Description

A recent CAMERA collaboration workshop revealed the opportunity for Dr Campbellā€™s CAMERA funded work on Bayesian non-parametric modelling (such as that with the Foundry on rotoscoping tools for the Creative Industries) to be applied for statistical analysis in a number of healthcare applications. Market examples of novel computational tools available to solve modelling problems include the TensorFlow toolkit from Google. Whilst innovative, frameworks such as TensorFlow are limited as they are designed for machine learning (ML) experts with a requirement that all models and assumptions be expressed indirectly through formal programming languages.

Organisations and individuals working in healthcare related sectors that are interested in the analysis of human motion data have a demonstrable need to translate the findings of their observations into statistical models that can then be used to test theories, diagnoses and treatment recommendations, but lack the ML skills to do so. Presently the data collected by healthcare researchers and practitioners have to be passed on to machine learning experts for development into statistical models for analysis, introducing both a time cost and possibility of implementation errors due to a lack of domain knowledge by the programmer and a lack of computer science knowledge by the domain expert.
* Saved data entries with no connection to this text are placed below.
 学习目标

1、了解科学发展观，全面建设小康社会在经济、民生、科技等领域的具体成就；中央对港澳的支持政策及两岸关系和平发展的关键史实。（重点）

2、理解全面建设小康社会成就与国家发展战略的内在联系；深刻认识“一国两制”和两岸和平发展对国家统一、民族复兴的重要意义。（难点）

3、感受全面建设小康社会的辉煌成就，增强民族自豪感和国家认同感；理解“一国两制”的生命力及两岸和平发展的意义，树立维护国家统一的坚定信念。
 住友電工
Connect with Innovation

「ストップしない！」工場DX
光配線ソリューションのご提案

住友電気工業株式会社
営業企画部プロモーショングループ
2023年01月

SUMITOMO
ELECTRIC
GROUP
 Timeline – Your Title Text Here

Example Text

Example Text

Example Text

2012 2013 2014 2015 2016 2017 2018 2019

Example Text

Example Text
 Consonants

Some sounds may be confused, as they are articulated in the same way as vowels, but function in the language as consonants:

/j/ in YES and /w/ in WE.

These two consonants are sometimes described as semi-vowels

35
This project will build a software tool allowing health researchers to analyse their data using state-of-the-art Bayesian methods without having to learn formal programming languages or operate through the bottleneck of a software programmer.
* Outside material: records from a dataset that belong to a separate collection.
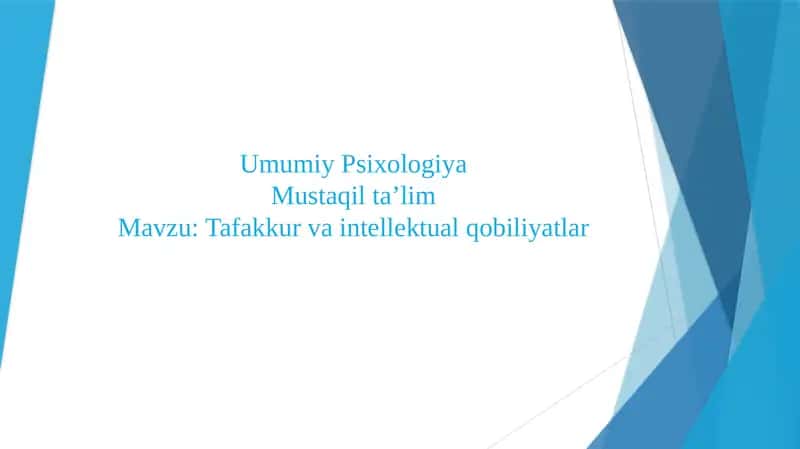 Umumiy Psixologiya
Mustaqil ta’lim
Mavzu: Tafakkur va intellektual qobiliyatlar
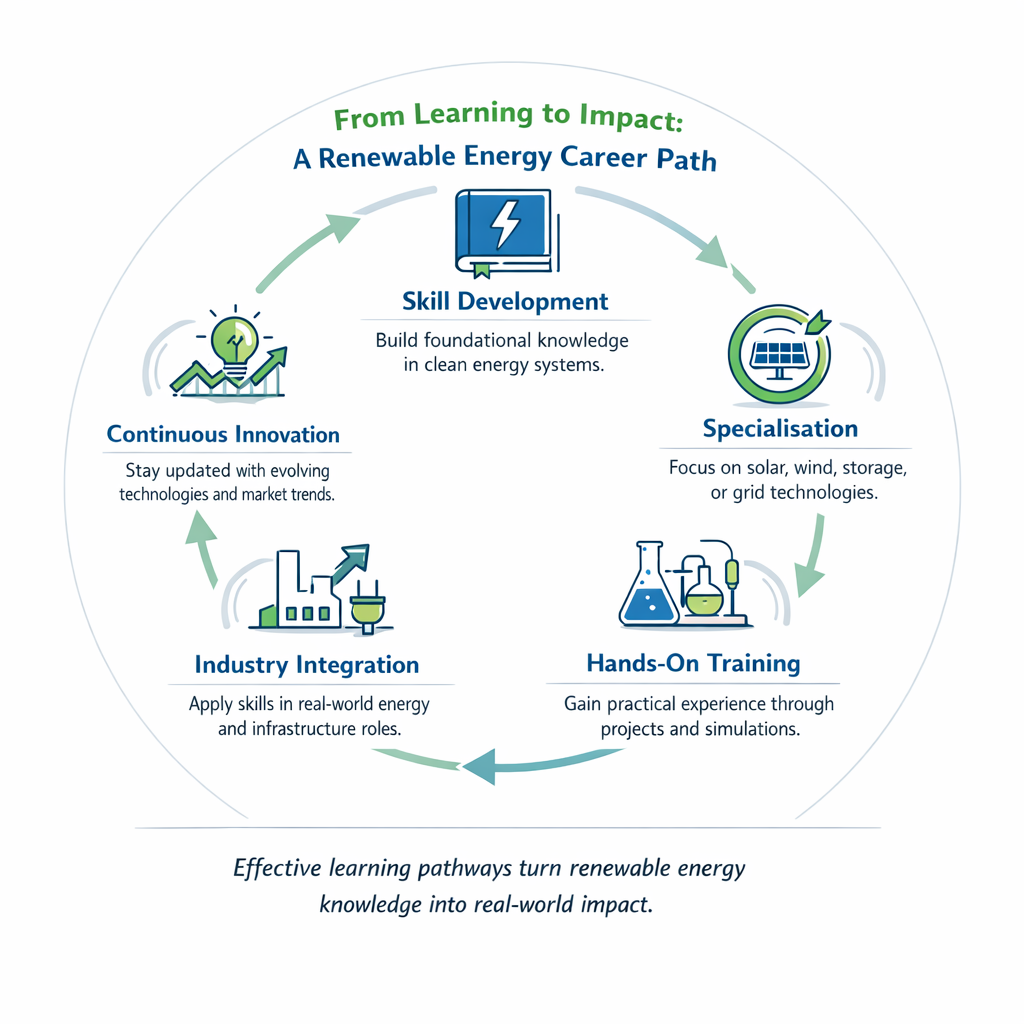 From Learning to Impact:
A Renewable Energy Career Path

Skill Development
Build foundational knowledge in clean energy systems.

Specialisation
Focus on solar, wind, storage, or grid technologies.

Hands-On Training
Gain practical experience through projects and simulations.

Industry Integration
Apply skills in real-world energy and infrastructure roles.

Continuous Innovation
Stay updated with evolving technologies and market trends.

Effective learning pathways turn renewable energy knowledge into real-world impact.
The project will be a collaboration between the Departments of Computer Science and Health, and will involve engagement with a working group of external organisations including the Department of Clinical Neurosciences at the University of Cambridge, Smart Acoustics Ltd and the Royal United Hospital for Rheumatic Diseases (RNHRD). The design of the software tool will be directly influenced by their requirements in the first instance. We would then like to generalise to ensure the software is sufficiently flexible to help with analysis in a whole range of fields, including more commercially focussed sectors providing revenue generation opportunities from licensing, such as the Creative Industries.

The project presents an opportunity to embed University of Bath research into the pipeline of public and private sector healthcare providers and creative industries post production pipelines, as part of a substantial and wide ranging impact case study.